[COMPITI DA SVOLGERE]
[1] Riscrivi in forma di elenco puntato il paragrafo della lettera sulla scuola che inizia con "Nella pandemia tutti si sono resi conto". Conserva i fatti principali.
[2] Modifica la lettera sulla scuola riportando il passo da "Restituiamo alla scuola" a "parola ai lettori.", con "didattica a distanza" sostituito da "didattica online".
[3] Riprendi la lettera sulla scuola e proseguila dopo l'ultima frase riportata.

[ESTRATTO]
______

Restituiamo alla scuola il suo ruolo educativo

Con la didattica a distanza, e la scuola in emergenza, l'educazione intesa in senso ampio, delegata alle istituzioni scolastiche, si è fermata o quasi. Bisogna cambiare e coinvolgere i vari attori e le istituzioni territoriali. La parola ai lettori.
Bambini a scuola con la mascherina per proteggersi dal Covid. (Alessandra Tarantino/AP)

Caro Direttore,

alla fine di questo secondo anno di scuola in emergenza sanitaria, è doverosa qualche riflessione. Ma non tanto sulle strategie didattiche o sui supporti tecnologici cui ha fatto ricorso, su cui già è stato detto tantissimo, quanto sull’organizzazione scolastica vera e propria.

Nella pandemia tutti si sono resi conto che, quanto ad educazione, fermata la scuola si è fermato tutto: non solo l’istruzione in senso stretto (discipline curricolari) o la socializzazione, ma anche ogni altro tipo di educazione: affettiva, alimentare, stradale… anche esse delegate in toto alla scuola. Ma questa progressiva trasformazione della scuola in una sorta di contenitore educativo onnicomprensivo non va affatto bene. Era una cosa già ben nota, ma la crisi dovuta al Covid lo ha reso assolutamente evidente a tutta l’opinione pubblica.

Certamente durante l’emergenza sanitaria non si poteva far molto, ma adesso sì: si può e si deve. È necessario un vero e proprio cambio di impostazione che faccia passare la società italiana dalla colpevole e deresponsabilizzante delega educativa in cui è scivolata ad un “villaggio educativo” in cui ciascuno svolga quella parte di compito educativo che gli è propria. Perché se l’educazione dei giovani è compito primario della famiglia, in seconda battuta lo è di tutta la società. Come dice, infatti, un saggio proverbio africano “Per educare un bambino ci vuole un villaggio”. Ed è vero.

______

[DATI IN ESAME]
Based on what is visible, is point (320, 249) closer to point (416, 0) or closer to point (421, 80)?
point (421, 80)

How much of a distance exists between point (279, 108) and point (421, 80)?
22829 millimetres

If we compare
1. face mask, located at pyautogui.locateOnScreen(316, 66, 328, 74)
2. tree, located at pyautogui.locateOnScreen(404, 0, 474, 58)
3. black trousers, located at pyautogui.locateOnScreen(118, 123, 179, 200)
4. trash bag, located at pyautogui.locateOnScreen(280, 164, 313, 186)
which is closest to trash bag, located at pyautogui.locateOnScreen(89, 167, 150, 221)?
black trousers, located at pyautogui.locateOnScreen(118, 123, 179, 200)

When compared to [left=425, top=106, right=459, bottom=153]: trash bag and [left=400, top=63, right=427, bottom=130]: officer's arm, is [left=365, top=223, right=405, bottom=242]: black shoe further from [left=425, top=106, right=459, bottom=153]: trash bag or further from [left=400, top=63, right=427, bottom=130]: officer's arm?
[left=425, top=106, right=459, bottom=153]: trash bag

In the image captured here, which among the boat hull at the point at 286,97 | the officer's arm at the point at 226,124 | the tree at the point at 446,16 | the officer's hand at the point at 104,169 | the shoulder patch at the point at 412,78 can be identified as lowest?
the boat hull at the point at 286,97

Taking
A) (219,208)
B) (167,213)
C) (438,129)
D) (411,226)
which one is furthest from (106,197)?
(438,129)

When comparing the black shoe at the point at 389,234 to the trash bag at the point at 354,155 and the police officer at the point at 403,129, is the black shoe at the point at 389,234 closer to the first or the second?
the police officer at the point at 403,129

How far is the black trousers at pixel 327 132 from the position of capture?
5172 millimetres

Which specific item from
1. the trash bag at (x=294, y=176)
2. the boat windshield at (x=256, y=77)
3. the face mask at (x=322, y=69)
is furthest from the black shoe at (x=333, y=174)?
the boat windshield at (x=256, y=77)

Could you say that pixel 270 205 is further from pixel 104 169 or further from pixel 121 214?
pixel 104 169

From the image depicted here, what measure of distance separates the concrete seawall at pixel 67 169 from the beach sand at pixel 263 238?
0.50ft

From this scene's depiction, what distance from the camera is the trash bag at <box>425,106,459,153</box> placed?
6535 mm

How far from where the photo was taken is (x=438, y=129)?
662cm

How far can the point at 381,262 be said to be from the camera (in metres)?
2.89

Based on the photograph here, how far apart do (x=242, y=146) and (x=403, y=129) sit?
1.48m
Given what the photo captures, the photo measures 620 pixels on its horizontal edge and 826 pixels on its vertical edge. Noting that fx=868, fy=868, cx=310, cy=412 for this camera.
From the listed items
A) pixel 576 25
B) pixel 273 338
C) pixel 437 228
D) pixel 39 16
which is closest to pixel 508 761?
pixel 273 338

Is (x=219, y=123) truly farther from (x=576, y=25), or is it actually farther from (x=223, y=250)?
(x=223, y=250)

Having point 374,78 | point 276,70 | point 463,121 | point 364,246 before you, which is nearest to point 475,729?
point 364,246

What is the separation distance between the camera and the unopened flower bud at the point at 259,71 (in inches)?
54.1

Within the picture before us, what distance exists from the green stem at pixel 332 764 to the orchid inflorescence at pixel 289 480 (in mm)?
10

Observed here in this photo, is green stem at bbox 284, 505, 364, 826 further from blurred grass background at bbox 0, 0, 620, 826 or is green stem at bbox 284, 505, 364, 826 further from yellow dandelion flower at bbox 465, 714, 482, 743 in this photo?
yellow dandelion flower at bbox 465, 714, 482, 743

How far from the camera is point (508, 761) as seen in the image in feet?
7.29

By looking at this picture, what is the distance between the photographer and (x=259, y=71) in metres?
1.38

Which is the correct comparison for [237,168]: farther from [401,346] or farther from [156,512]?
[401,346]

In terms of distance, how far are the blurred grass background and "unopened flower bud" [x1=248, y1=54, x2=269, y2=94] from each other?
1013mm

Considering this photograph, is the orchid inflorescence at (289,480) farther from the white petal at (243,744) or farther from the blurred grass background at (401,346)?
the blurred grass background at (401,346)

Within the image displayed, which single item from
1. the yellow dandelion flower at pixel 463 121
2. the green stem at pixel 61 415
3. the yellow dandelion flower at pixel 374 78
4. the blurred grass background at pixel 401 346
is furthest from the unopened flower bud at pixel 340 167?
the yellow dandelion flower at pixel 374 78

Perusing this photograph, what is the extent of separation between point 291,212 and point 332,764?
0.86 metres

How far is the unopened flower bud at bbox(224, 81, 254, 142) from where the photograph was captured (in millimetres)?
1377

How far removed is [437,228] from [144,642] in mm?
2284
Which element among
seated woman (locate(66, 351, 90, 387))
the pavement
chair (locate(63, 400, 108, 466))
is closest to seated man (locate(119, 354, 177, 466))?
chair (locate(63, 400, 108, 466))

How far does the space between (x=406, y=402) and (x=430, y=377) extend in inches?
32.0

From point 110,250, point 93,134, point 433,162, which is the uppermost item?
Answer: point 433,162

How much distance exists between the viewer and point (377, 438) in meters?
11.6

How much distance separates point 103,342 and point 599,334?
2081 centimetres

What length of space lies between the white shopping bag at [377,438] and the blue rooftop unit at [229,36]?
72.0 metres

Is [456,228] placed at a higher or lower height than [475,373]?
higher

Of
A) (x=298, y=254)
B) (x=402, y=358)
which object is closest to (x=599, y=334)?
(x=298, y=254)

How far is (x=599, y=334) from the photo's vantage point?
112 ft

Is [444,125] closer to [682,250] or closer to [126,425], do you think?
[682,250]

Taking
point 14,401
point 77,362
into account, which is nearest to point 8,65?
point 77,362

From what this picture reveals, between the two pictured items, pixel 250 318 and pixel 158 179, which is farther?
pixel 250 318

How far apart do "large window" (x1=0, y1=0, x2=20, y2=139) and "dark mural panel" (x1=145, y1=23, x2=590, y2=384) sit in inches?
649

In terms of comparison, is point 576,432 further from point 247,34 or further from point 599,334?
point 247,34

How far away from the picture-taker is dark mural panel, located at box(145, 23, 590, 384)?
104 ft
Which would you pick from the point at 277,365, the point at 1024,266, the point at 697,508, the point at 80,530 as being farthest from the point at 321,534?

______

[RISPOSTE ALLE ATTIVITÀ]
[1]
- Con la pandemia è apparso chiaro a tutti che, fermata la scuola, si è fermata tutta l'educazione.
- Si sono fermate l'istruzione in senso stretto (discipline curricolari) e la socializzazione.
- Si sono fermate anche l'educazione affettiva, alimentare e stradale, delegate interamente alla scuola.
- La progressiva trasformazione della scuola in un contenitore educativo onnicomprensivo non va affatto bene.
- Il problema era già noto, ma la crisi dovuta al Covid lo ha reso evidente a tutta l'opinione pubblica.

[2]
Restituiamo alla scuola il suo ruolo educativo

Con la didattica online, e la scuola in emergenza, l'educazione intesa in senso ampio, delegata alle istituzioni scolastiche, si è fermata o quasi. Bisogna cambiare e coinvolgere i vari attori e le istituzioni territoriali. La parola ai lettori.

[3]
Si provveda quindi a livello ministeriale: si tratta di responsabilizzare e attivare corpi intermedi, associazioni, realtà varie (culturali, volontariato, scientifiche, lavorative…), ma anche Istituzioni presenti sul territorio nazionale e locale a fare la propria parte nella consapevolezza che tutti, ma proprio tutti, accanto alla loro specifica “mission”, qualsiasi essa sia, hanno anche una inalienabile “mission” educativa. Educazione sanitaria, educazione alla pace, ambientale… la impartiscano coloro che sono competenti e operano nel settore. E non (solo) perché “costretti” da una auspicabile direttiva ministeriale orientata in questo senso, ma perché sono consapevoli del loro dovere educativo nei confronti dei giovani. Ovviamente adeguatamente preparati, con monte-ore, metodi e contenuti ben definiti e monitorati.

Ma, fondamentale questo, non per libera iniziativa di Collegi docenti particolarmente volonterosi e nemmeno nelle ore curricolari (e quindi nuovamente su responsabilità e carico della scuola e a discapito delle lezioni scolastiche vere e proprie), ma di default, come dovere proprio di tutti gli attori presenti sul territorio. Ben programmate “esperienze educative diffuse” anche presso teatri, musei… centri sportivi, impianti industriali (ad esempio per la sicurezza sul lavoro, per i diritti dei lavoratori), cooperative sociali (per integrazione, accoglienza, solidarietà…) dovrebbero obbligatoriamente rientrare nel curriculo di ogni studente italiano e potrebbero avvenire nei pomeriggi o al sabato a completamento (o sostituzione) dei “compiti per casa”.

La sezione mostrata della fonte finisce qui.